Rare cancers have a unique contribution to Australia’s cancer landscape. As individual cancer types, rare cancers have very low incidences and are defined by 6 or fewer diagnoses for every 100,000 people. And yet collectively, rare cancers contribute to 25% of all cancer diagnoses and over one third of all cancer deaths. This results in fewer treatment options available for those diagnosed with rare cancers, as well as the exclusion from clinical trials and biomarker studies.
A Phase II clinical trial (CA209-538) aimed to assess the use of Ipilimumab and Nivolumab in rare cancer patients. Patients included in the study were those diagnosed with rare upper GI tract malignancies, neuroendocrine tumours and gynaecological tumours. Blood samples were collected from patients pre- and post- combination immunotherapy commencement.
We have conducted a comprehensive study scoping all three tumour streams of rare cancer patients, using blood-based biomarker interrogations pre- and post- combination anti-CTLA-4 and anti-PD-1 immunotherapy. The scope of experiments involved multiparameter flow cytometry panels analysing PBMCs, as well as, antibody and secretome profiling using serum. The flow panels included groupings of immune markers and their activating and inhibiting molecules such as B cells, myeloid cells, lymphocytes, innate cells and immune checkpoint molecules. The antibody profiling included over 1600 tumour and autoantigens. Finally, the secretome profiling included 35 analytes covering immune stimulatory and inhibitory molecules, cytokines, chemokines, cell adhesion molecules and soluble HLA-G and -E molecules. This multi-pronged strategy resulted in a unique multiparameter biomarker signature which can predict clinical benefit and toxicity outcomes in patients receiving treatment, outperforming conventional biomarkers (tumour mutational burden, and PD-L1 tumour expression).
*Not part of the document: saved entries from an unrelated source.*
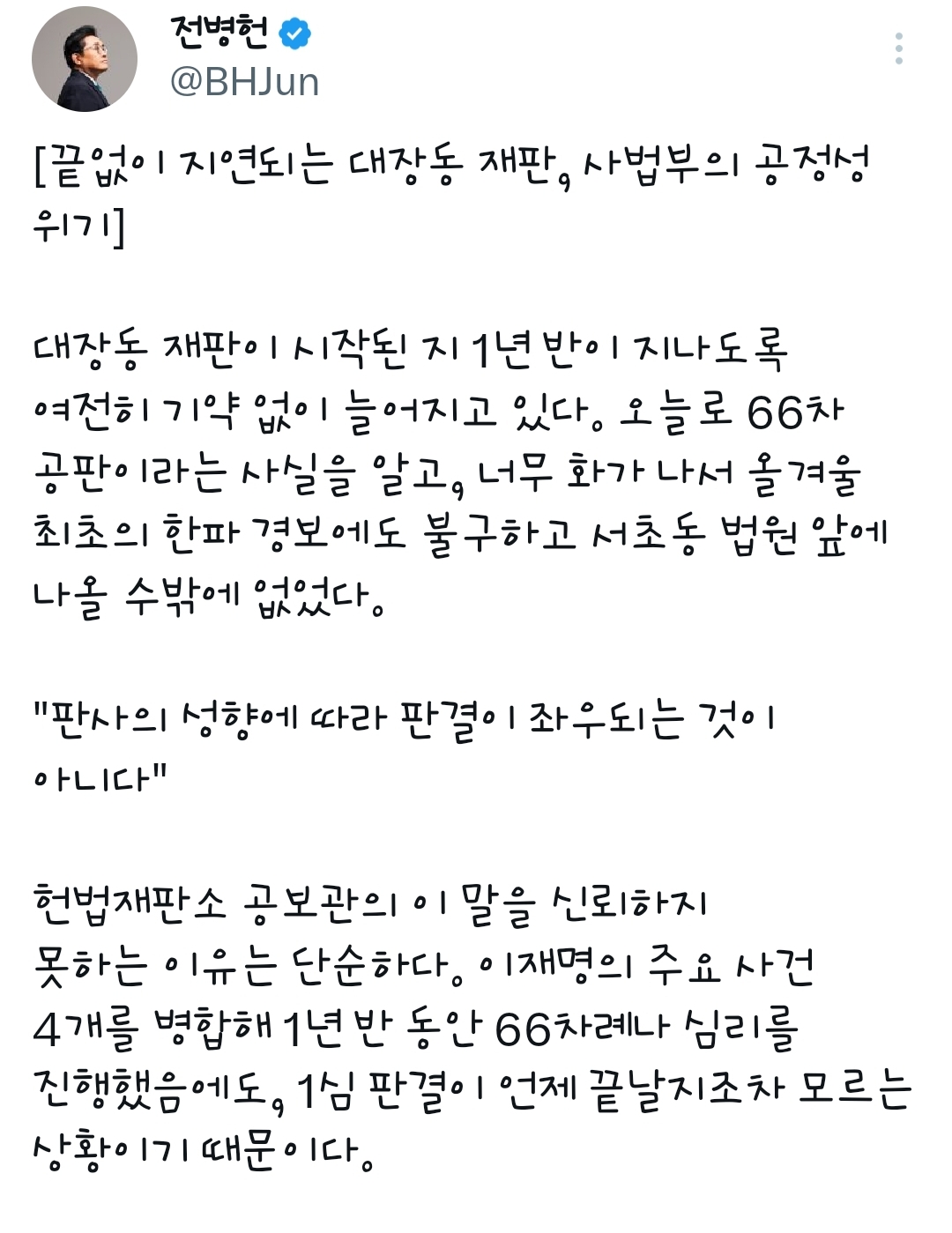 전병헌
@BHJun

[끝없이 지연되는 대장동 재판, 사법부의 공정성 위기]

대장동 재판이 시작된 지 1년 반이 지나도록 여전히 기약 없이 늘어지고 있다. 오늘로 66차 공판이라는 사실을 알고, 너무 화가 나서 올겨울 최초의 한파 경보에도 불구하고 서초동 법원 앞에 나올 수밖에 없었다.

"판사의 성향에 따라 판결이 좌우되는 것이 아니다"

헌법재판소 공보관의 이 말을 신뢰하지 못하는 이유는 단순하다. 이재명의 주요 사건 4개를 병합해 1년 반 동안 66차례나 심리를 진행했음에도, 1심 판결이 언제 끝날지조차 모르는 상황이기 때문이다.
This research provides a personalised patient stratification approach for patients diagnosed with a rare cancer, a cohort of cancer patients who already face difficulties in obtaining access to immunotherapy. Moreover, given the tumour type heterogeneity seen among the cohort, identified predictive biomarkers are likely to be tumour agnostic, with potential applicability across the cancer immunotherapy field.